[[ Data shown open ]]

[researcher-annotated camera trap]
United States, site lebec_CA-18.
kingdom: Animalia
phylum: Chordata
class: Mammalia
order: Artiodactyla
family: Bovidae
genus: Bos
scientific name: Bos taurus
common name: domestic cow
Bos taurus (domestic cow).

[[ Data shown closed ]]

(Activity) Repeat word for word from the line holding "kingdom: Animalia" down to the last line above, including both.

(Completed exercise)
kingdom: Animalia
phylum: Chordata
class: Mammalia
order: Artiodactyla
family: Bovidae
genus: Bos
scientific name: Bos taurus
common name: domestic cow
Bos taurus (domestic cow).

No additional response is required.